Locate "макрос яблока изолированный" in the data below, then output the line it is on and all following lines through the last, word for word. Skip any pictures.

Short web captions

Segment Open

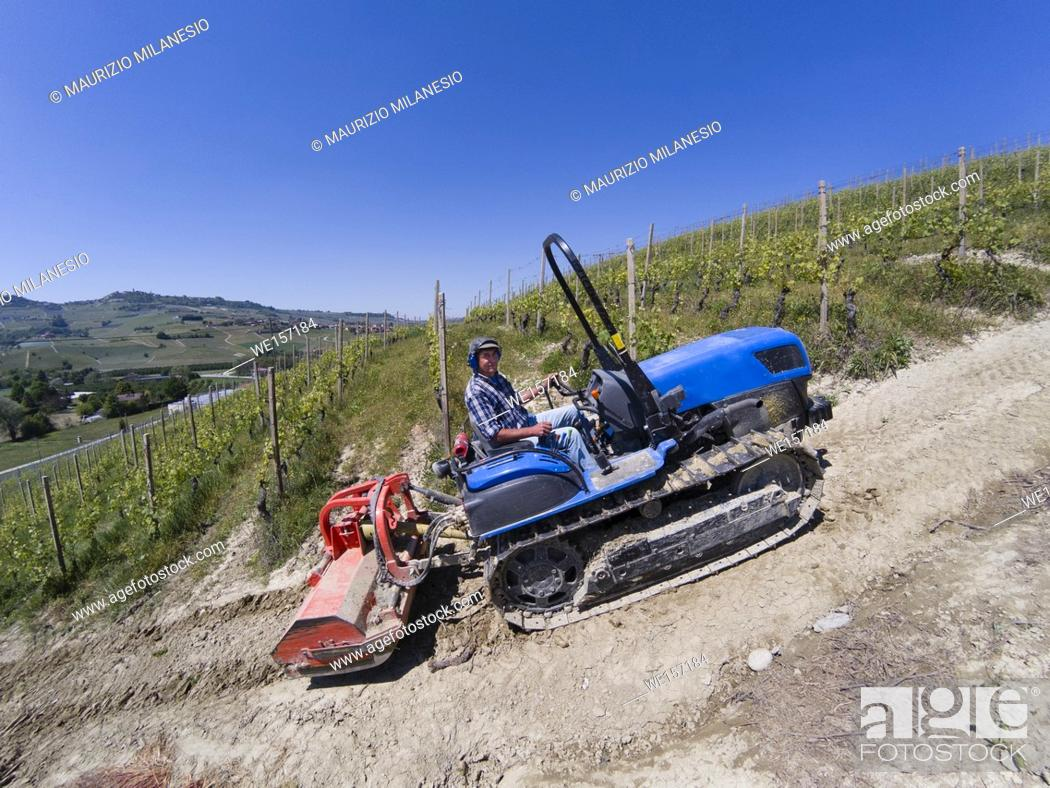 Stock Photo: Driving on a crawler tractor, climbs steeply up the Langhe hills in Piedmont Italy among the rows of vineyards.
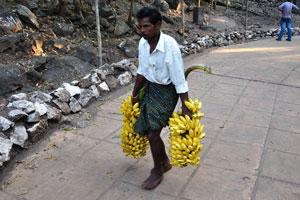 Эти ветви полны бананов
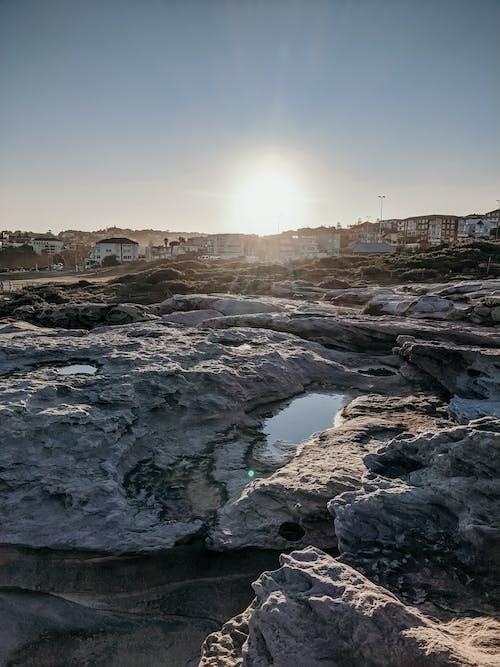 Gratis lagerfoto af bondi beach, flot natur, kyst, kyst og oceaniske landformer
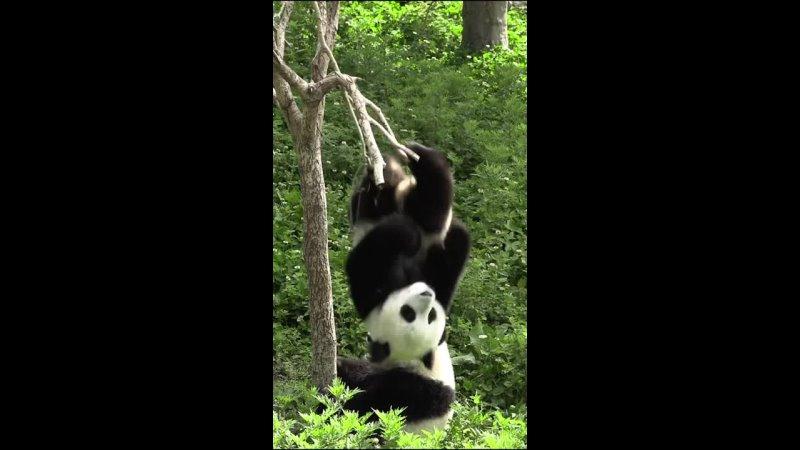 Панды Animal Planet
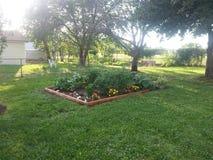 Meu jardim Imagem de Stock Royalty Free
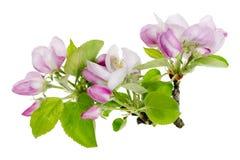 макрос яблока изолированный цветками pink вал Стоковые Фотографии RF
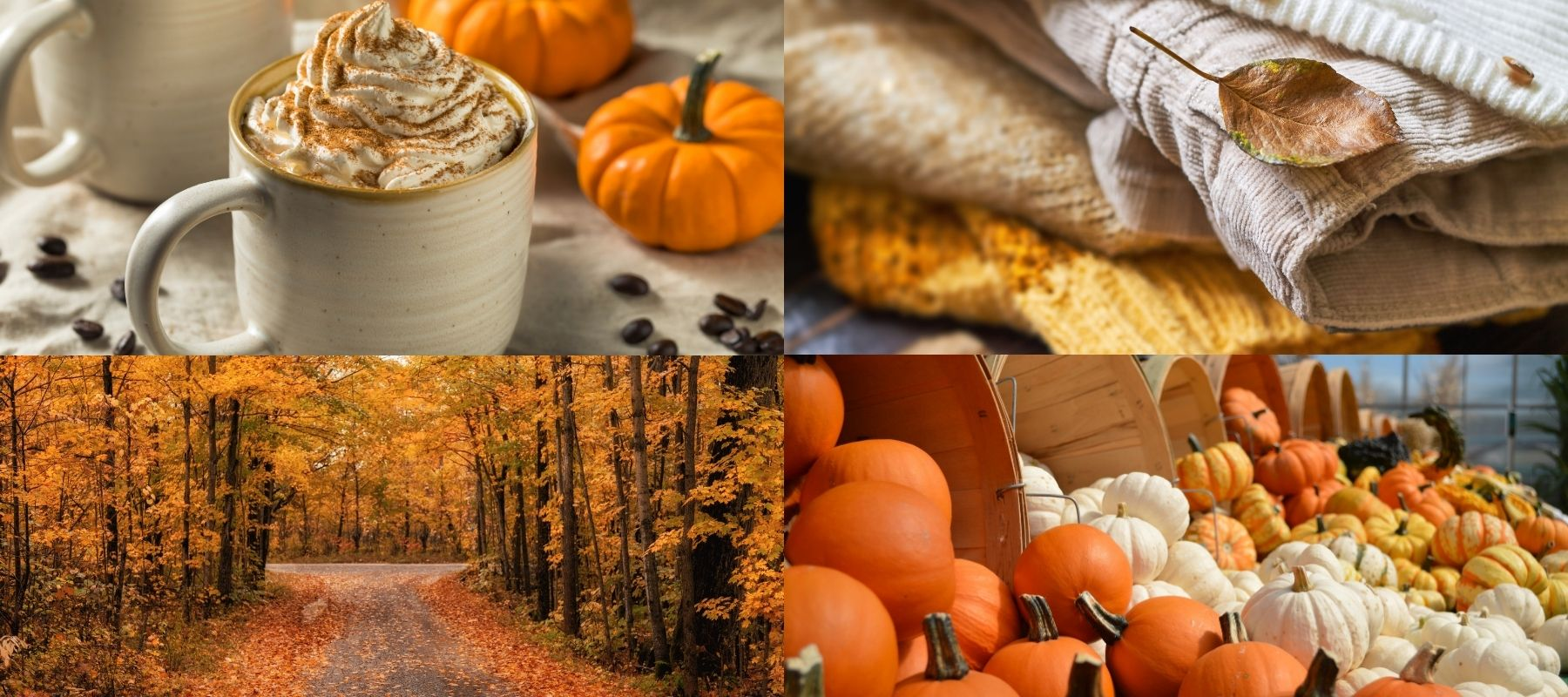 Four Panels of Different Fall Photos: Pumpkin Spiced Late, Fall Clothes, Fall Leaves, and Pumpkins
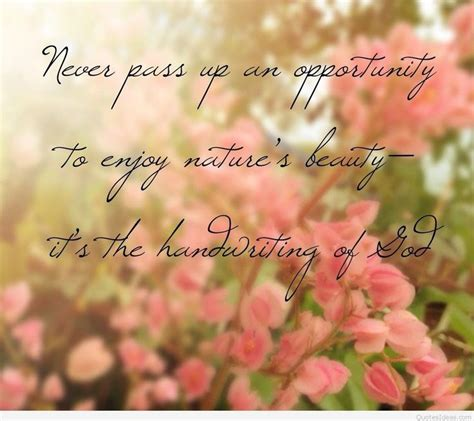 Life is full of beauty. life is beautiful quotes | Unusual Buhdda Quotes Small Buddha Qutes Solid Quote From Buddha ...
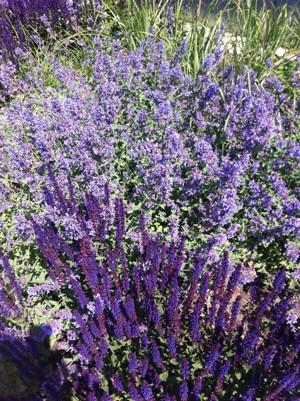 Blommor utanför entrén till Läjeskliniken i Träslövsläge, Varberg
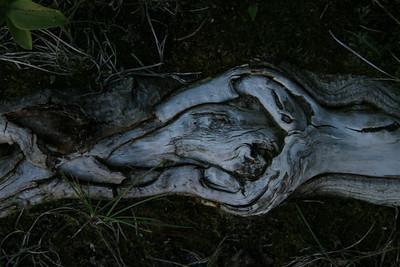 A-CO-Art_in_Nature-EllisV-jpeg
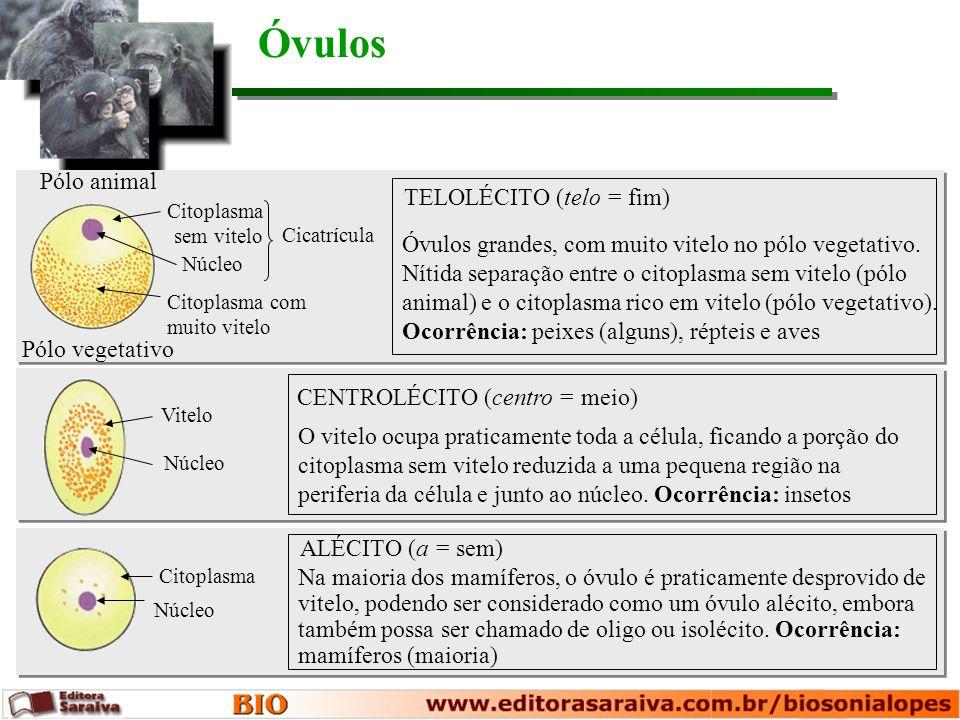 Óvulos Pólo animal TELOLÉCITO (telo = fim)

Segment Closed

= Solution for this exercise =
 макрос яблока изолированный цветками pink вал Стоковые Фотографии RF
 Four Panels of Different Fall Photos: Pumpkin Spiced Late, Fall Clothes, Fall Leaves, and Pumpkins
 Life is full of beauty. life is beautiful quotes | Unusual Buhdda Quotes Small Buddha Qutes Solid Quote From Buddha ...
 Blommor utanför entrén till Läjeskliniken i Träslövsläge, Varberg
 A-CO-Art_in_Nature-EllisV-jpeg
 Óvulos Pólo animal TELOLÉCITO (telo = fim)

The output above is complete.